Etats-Unis : Il subit volontairement 200 morsures de serpents pour la mise au point d’un super antivenin

C’est une avancée scientifique « sans précédent » : le sang d’un Américain volontairement mordu par des serpents plus de 200 fois a permis de développer un antivenin capable de neutraliser les venins de certaines des espèces les plus mortelles au monde, révèle un article publié dans la revue Cell et relayé par la BBC.
Pendant près de deux décennies, Tim Friede, ancien mécanicien poids lourd du Wisconsin, s’est aussi injecté plus de 700 doses de venin extrait de serpents comme les cobras, les mambas, les taipans ou les kraits. L’objectif ? A l’origine, renforcer sa propre immunité pour manipuler ces reptiles sans danger. Mais l’obsession personnelle s’est vite transformée en mission humanitaire. « Je n’ai jamais voulu mourir, ni perdre un doigt. Mais j’ai continué, pour les gens à 8.000 kilomètres de moi qui meurent de morsures », confie-t-il à la BBC.
Près de 150.000 morts chaque année
Chaque année, les morsures de serpent tuent jusqu’à 140.000 personnes et en laissent plus de 400.000 avec des séquelles graves. Le traitement actuel repose sur des antivenins spécifiques à chaque espèce, produits en injectant de faibles doses de venin à des chevaux pour récolter ensuite les anticorps générés. Une méthode imparfaite, car inefficace face à la diversité des venins, y compris au sein d’une même espèce selon les régions du monde.
Pour dépasser cette limite, les chercheurs de la biotech américaine Centivax, dirigée par le Dr Jacob Glanville, se sont lancés à la recherche d’anticorps à large spectre. « Si quelqu’un au monde devait en avoir développé naturellement, c’était lui », a estimé Jacob Glanville en découvrant le parcours de Tim Friede. Après avoir obtenu l’autorisation éthique de prélever son sang, l’équipe a identifié deux anticorps capables de neutraliser deux grandes familles de neurotoxines, principaux composants des venins des serpents appelés élapidés (mambas, cobras, kraits…).

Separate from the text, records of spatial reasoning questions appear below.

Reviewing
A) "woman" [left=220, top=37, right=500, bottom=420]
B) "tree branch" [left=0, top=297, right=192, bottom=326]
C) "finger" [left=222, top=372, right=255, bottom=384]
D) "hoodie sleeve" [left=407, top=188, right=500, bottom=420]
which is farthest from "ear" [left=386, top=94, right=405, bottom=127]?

Tournant majeur dans la lutte contre les morsures
Résultat : sur 19 espèces de serpents parmi les plus dangereuses au monde, le traitement a permis à des souris de survivre à une dose normalement mortelle pour 13 d’entre elles. Pour les 6 autres, une protection partielle a été observée. Selon Jacob Glanville, cette couverture inédite est « sans équivalent » et pourrait représenter un tournant majeur dans la lutte contre les morsures de serpents.
« Tim a appris à son système immunitaire à reconnaître un spectre très large de toxines. Ses anticorps sont véritablement extraordinaires », confirme le professeur Peter Kwong, immunologiste à l’université Columbia et coauteur de l’étude. L’équipe ambitionne désormais d’élargir cette couverture pour atteindre une protection complète contre tous les élapidés.
Prochaine étape : les vipères
La prochaine étape ? Cibler les vipères, l’autre grande famille de serpents venimeux, dont le venin agit principalement sur le sang (hémotoxines), ainsi que d’autres toxines comme les cytotoxines. « D’ici 10 à 15 ans, nous espérons disposer d’un traitement efficace contre chaque classe majeure de toxine », projette le Pr Peter Kwong.
Notre dossier sur les serpents
Le Professeur Nick Casewell, directeur du Centre de recherche sur les morsures de serpent à Liverpool, salue une avancée « enthousiasmante » qui démontre « qu’une approche universelle est envisageable », tout en soulignant que des tests rigoureux restent nécessaires avant toute application clinique.